▸ Problem description:
Retype only the lines from the top of the records to the line with "Presiden Jokowi ke", including that line but none of the pictures.

Image-caption web data
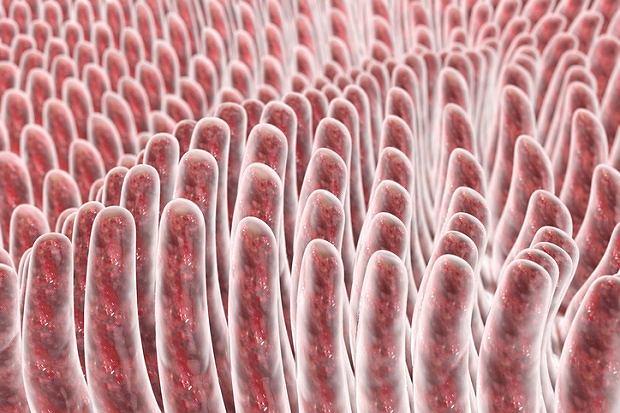Kosmki jelitowe - malutkie giganty w jelicie cienkim. Budowa, funkcje i choroby kosmków jelitowych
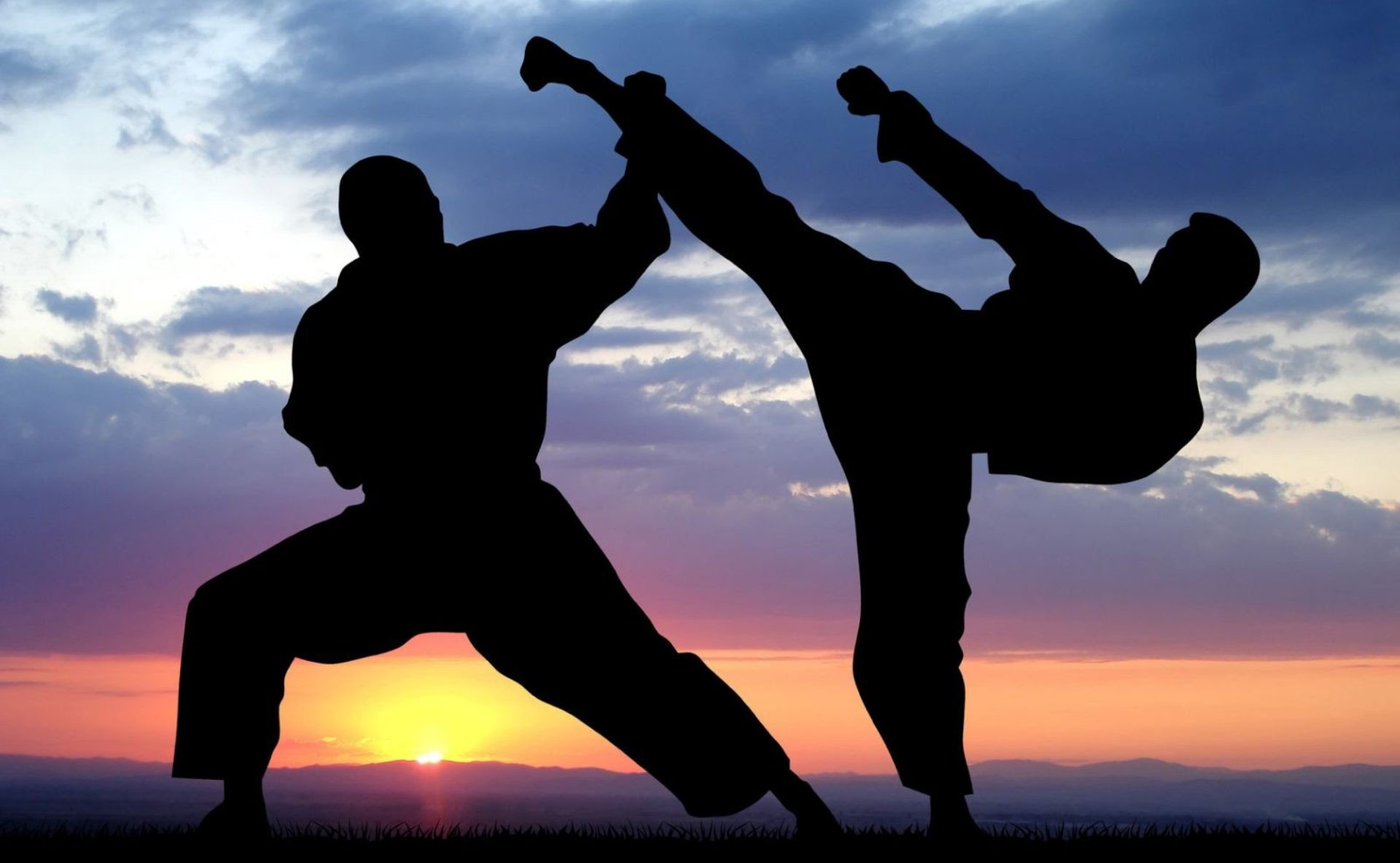 Using Internet for Martial Arts
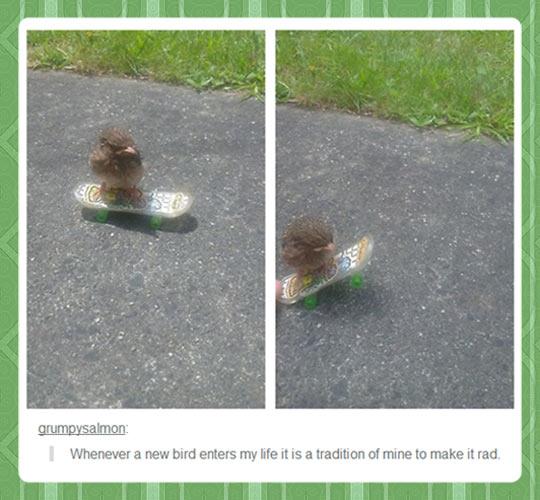 funny-duck-bird-skate-street-grass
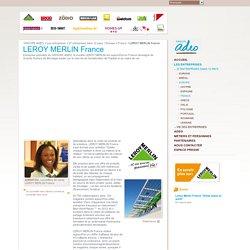 Grandes surfaces de bricolage et de décoration LEROY MERLIN France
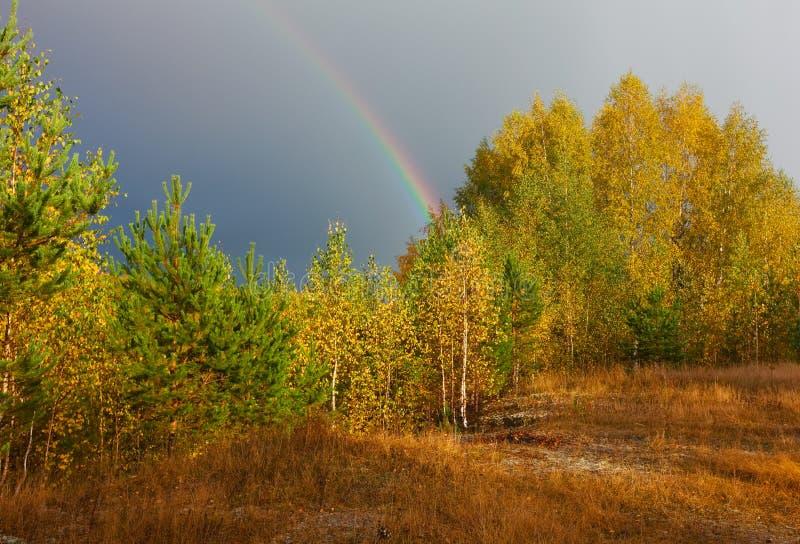 Ландшафт осени Радуга над лесом в небе стоковое изображение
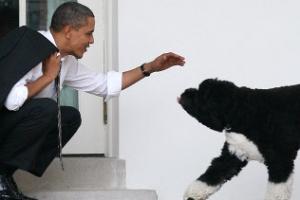 """오바마, '퍼스트 도그' Bo 세상 떠났다며 """"진정한 친구 잃었다""""…"""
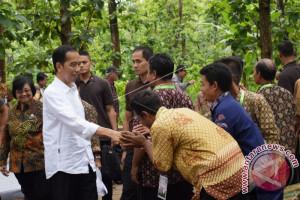 Presiden Jokowi ke Dungus Meninjau Perhutanan Sosial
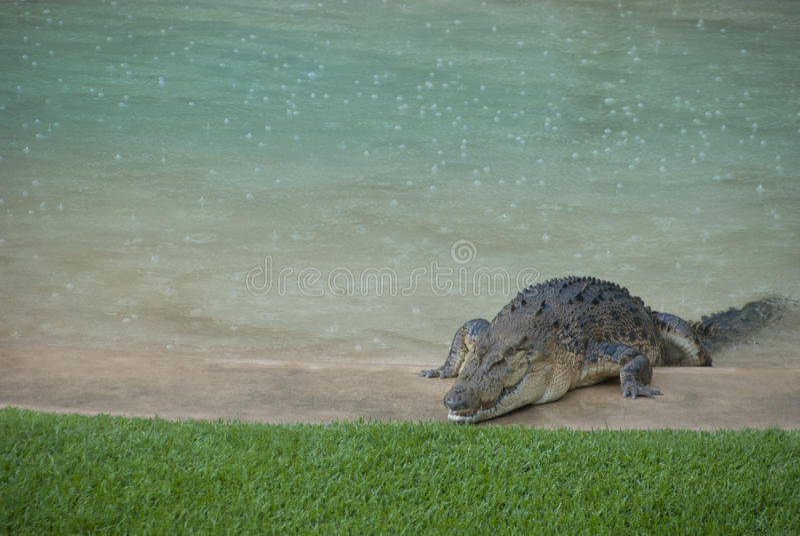 Download Aligator W Podwórka Basenie Zdjęcie Stock - Obraz złożonej z amfibia, zwierzę: 28955354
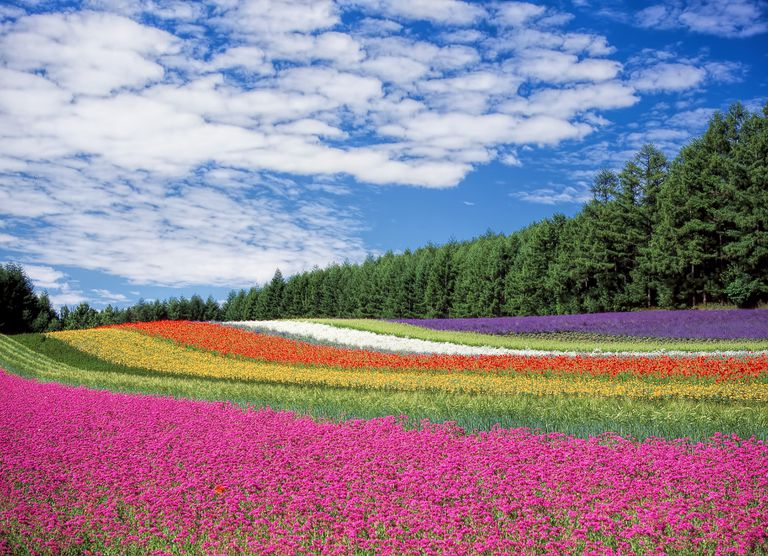 Field of multicolored bands of flowers.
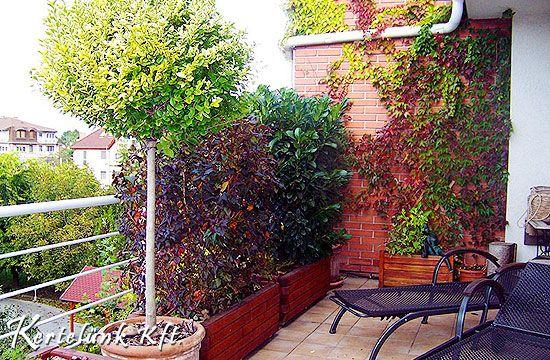 Fontos a balkonnövények helye a teraszon. Ne ültessünk semmit se túl napos helyre.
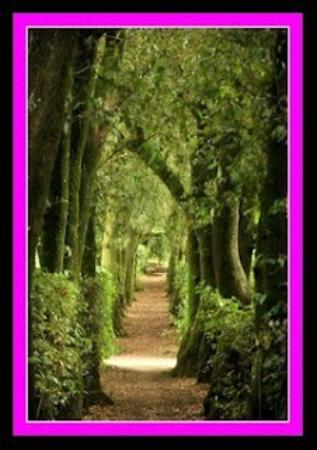 Agriturismo Borgo Spante: Vegetazione dentro il casale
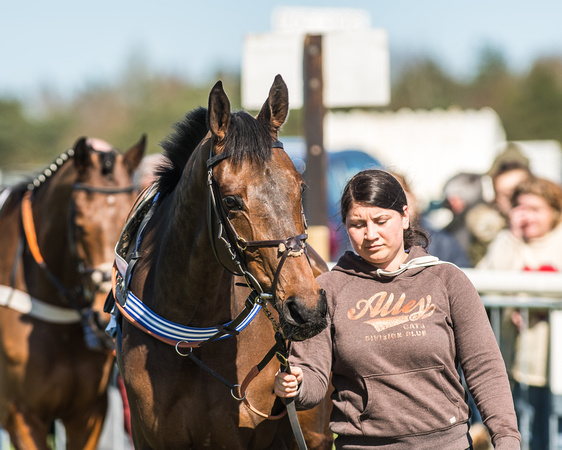 Race 1 - Puckeridge Hunt Members-9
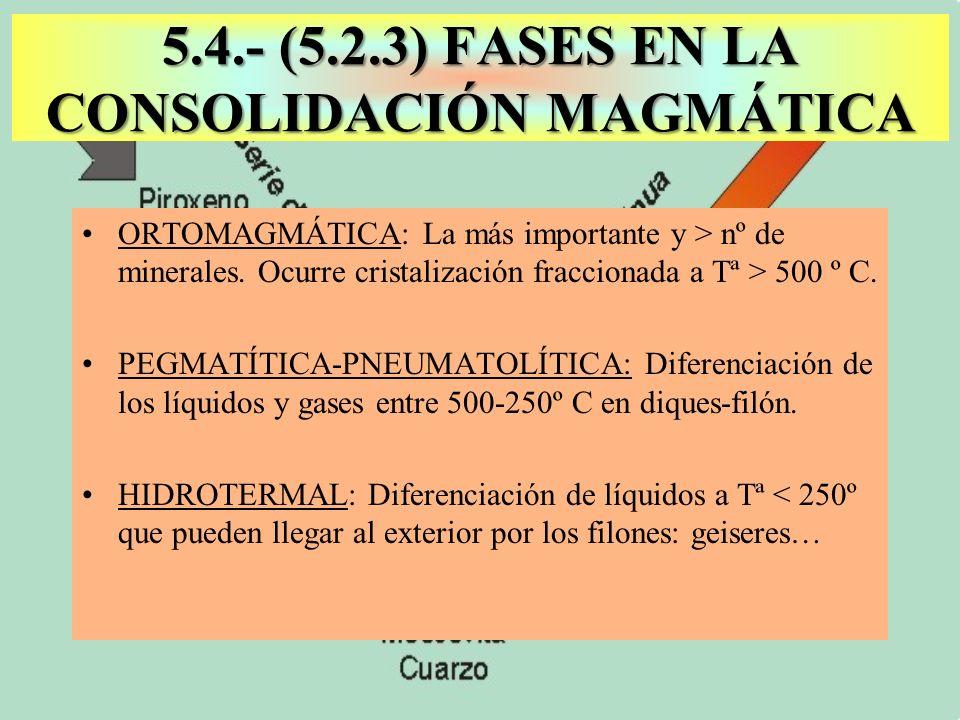 ORTOMAGMÁTICA: La más importante y > nº de minerales. Ocurre cristalización fraccionada a Tª > 500 º C. PEGMATÍTICA-PNEUMATOLÍTICA: Diferenciación de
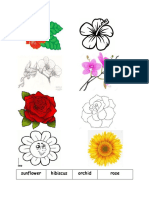 Small Flowers (Hibiscus,Rose,Orchid,Sunflower)
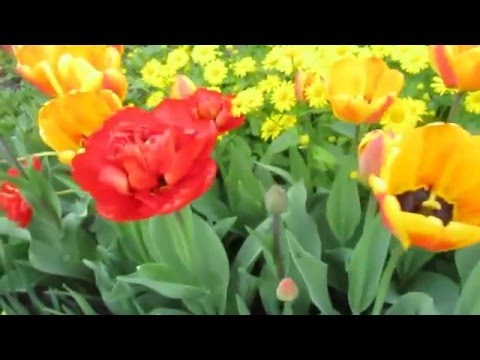 "Мои любимые тюльпаны (пиончики) ""Миранда"""
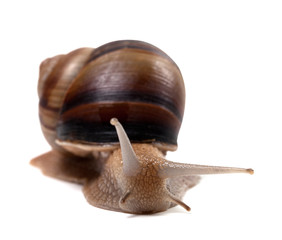 Snail. Front view.
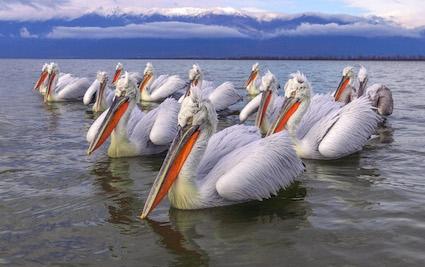 Pelican_pod__Lake_Kerkini_pdi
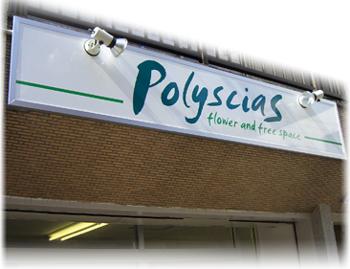 polysciasポリシャス名古屋大須の花屋さん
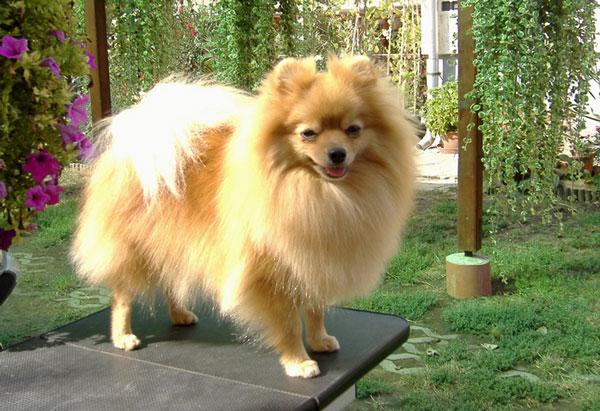 Породы собак: Немецкий шпиц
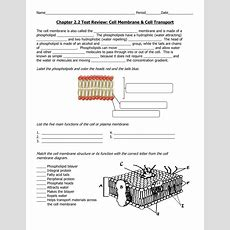 Worksheet Cell Membrane Coloring Worksheet Grass Fedjp Worksheet Study Site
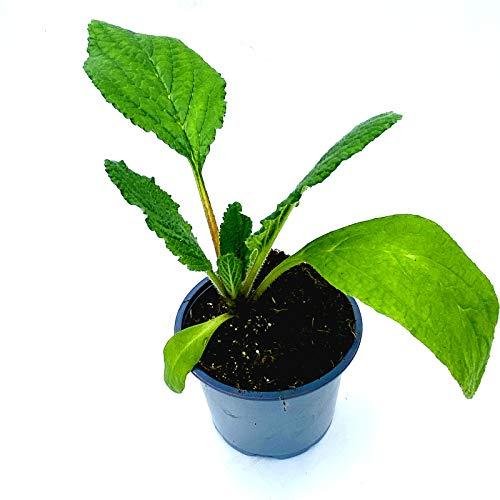 Borretsch BORAGO OFFICINALIS Kräuterpflanzen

▸ Result of this task:
Kosmki jelitowe - malutkie giganty w jelicie cienkim. Budowa, funkcje i choroby kosmków jelitowych
 Using Internet for Martial Arts
 funny-duck-bird-skate-street-grass
 Grandes surfaces de bricolage et de décoration LEROY MERLIN France
 Ландшафт осени Радуга над лесом в небе стоковое изображение
 """오바마, '퍼스트 도그' Bo 세상 떠났다며 """"진정한 친구 잃었다""""…"""
 Presiden Jokowi ke Dungus Meninjau Perhutanan Sosial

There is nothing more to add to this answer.